I'm currently looking at a 2007 Altima 2.5s with 108k at a small dealer. I went and looked at it and it's really clean interior, very little rust(surface on undercarriage). Carfax is clean with one owner. I started it and it idled nice and long story short everything checks out well. I didn't test drive it, I plan to. I asked the dealer to tell me about it and as I did I said how long have you had it and he said a couple months. He said the price started at $9,995 and he decreased to 9,500 then 9000, to 8595, then 8000 and now 7550. at the end of the day I want to spend $5,500. It books on two different sites as 5,000 even (edmunds and KBB) I plan on paying in cash. How do I go about negotiation. Can I get it for 5,500? I've been doing lots of research, but I'm finding a lot of the same things. E.g: be calm, don't get too attatched, don't talk about how much you're willing to spend, be prepared to walk, offer 10-25% less than sticker to start etc. but I want to know more. looking for all advice.


----------



## JoelSchoenberger (Apr 21, 2015)

Test drive it first. You should ask yourself; why hasn't it sold? It seems their must be a problem if the dealer can't get rid of it.


----------



## rogoman (Dec 16, 2004)

Maine said:


> How do I go about negotiation. Can I get it for 5,500? I've been doing lots of research, but I'm finding a lot of the same things. E.g: be calm, don't get too attatched, don't talk about how much you're willing to spend, be prepared to walk, offer 10-25% less than sticker to start etc. but I want to know more. looking for all advice.

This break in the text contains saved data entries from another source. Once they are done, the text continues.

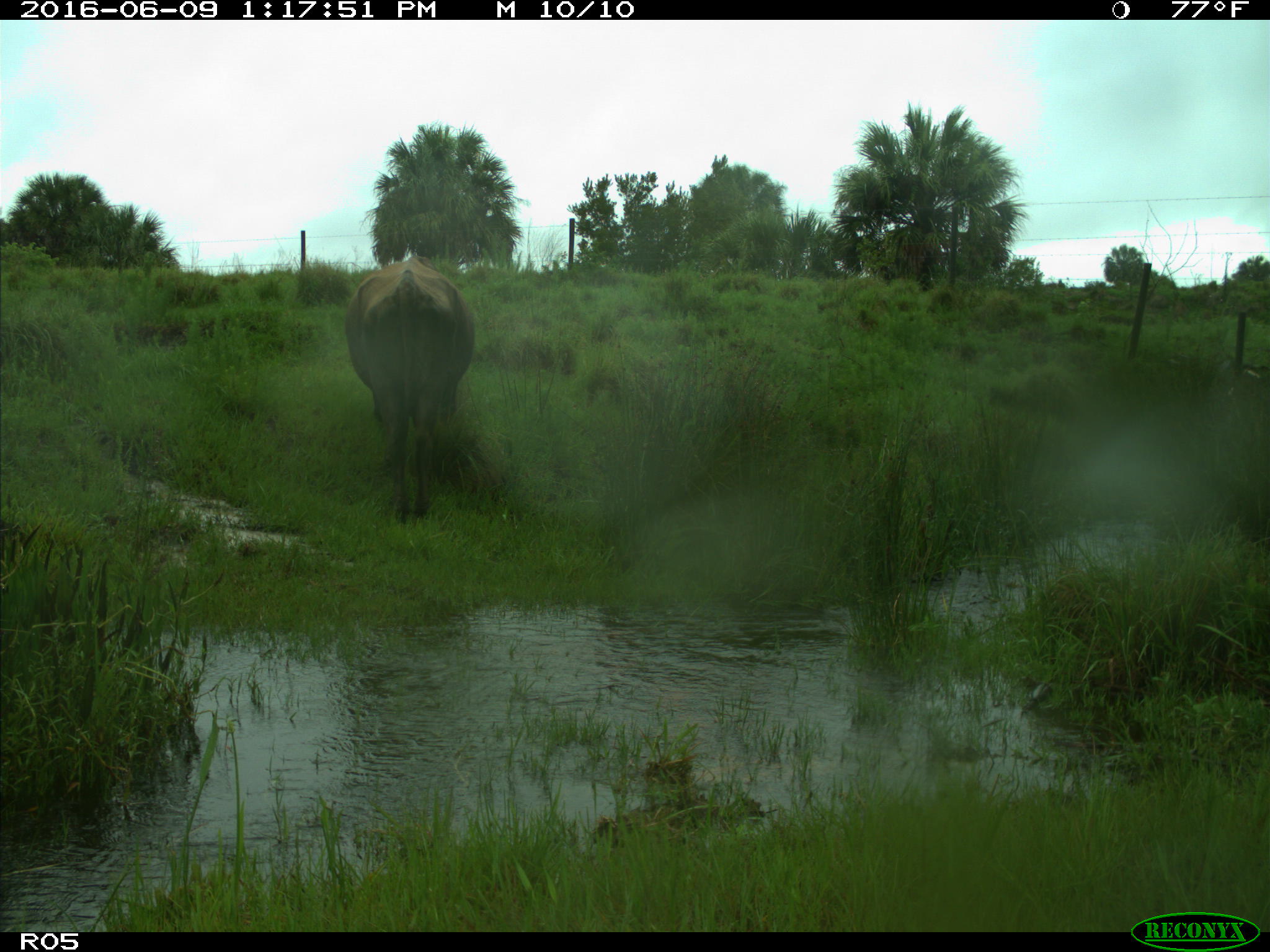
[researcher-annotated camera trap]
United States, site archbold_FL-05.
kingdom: Animalia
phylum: Chordata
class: Mammalia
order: Artiodactyla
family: Bovidae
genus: Bos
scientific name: Bos taurus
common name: domestic cow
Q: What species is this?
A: Bos taurus (domestic cow).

Your negotiation techniques sound good. The N.A.D.A. and Kelley blue book prices are around $7500; try for $7000.

By all means test drive the car. Listen for any unusual noises at various speeds. Feel if the car pulls to either side on a flat road; if so, alignment might be off or suspension damage. Check for any electrical problems; if any, these may be hard to fix. Make sure the "check engine" light does not come during running.

If the car has an automatic transmission, it's a CVT (Continuously Variable Transmission). 2007 was the first year the CVTs were used. There have been some problems with excessive noise, not moving up in gears (similar to up shifting).

If the car has a manual transmission, then you should be OK. Just make sure the clutch is good.


----------



## baileychic8 (Nov 6, 2021)

Maine said:


> I'm currently looking at a 2007 Altima 2.5s with 108k at a small dealer. I went and looked at it and it's really clean interior, very little rust(surface on undercarriage). Carfax is clean with one owner. I started it and it idled nice and long story short everything checks out well. I didn't test drive it, I plan to. I asked the dealer to tell me about it and as I did I said how long have you had it and he said a couple months. He said the price started at $9,995 and he decreased to 9,500 then 9000, to 8595, then 8000 and now 7550. at the end of the day I want to spend $5,500. It books on two different sites as 5,000 even (edmunds and KBB) I plan on paying in cash. How do I go about negotiation. Can I get it for 5,500? I've been doing lots of research, but I'm finding a lot of the same things. E.g: be calm, don't get too attatched, don't talk about how much you're willing to spend, be prepared to walk, offer 10-25% less than sticker to start etc. but I want to know more. looking for all advice.


Get him even lower by walking away. Expect repairs coming soon....new battery, ac compressor, condenser, drier, catalytic converter and o2 sensors, oil pump sensor, coolant temp sensor, thermometer and water valve. Not counting tires, oil change and cvt fluid change. If you can repair it yourself all this is around 7-800 bucks not oem parts. I used an ac replacement kit from O'Reilly's lifetime warranty was $400.00. Then random cheap parts ordered online. I'm sure I have forgotten something, I have owned mine 2 years and it still needs more work. This car has saved my life twice tho in "accidents" that should have seriously hurt me but the car barely has a scratch. That and it has never left me stranded. Priceless if you ask me. I paid $1,900 for mine but it had 150,000 miles on it.


----------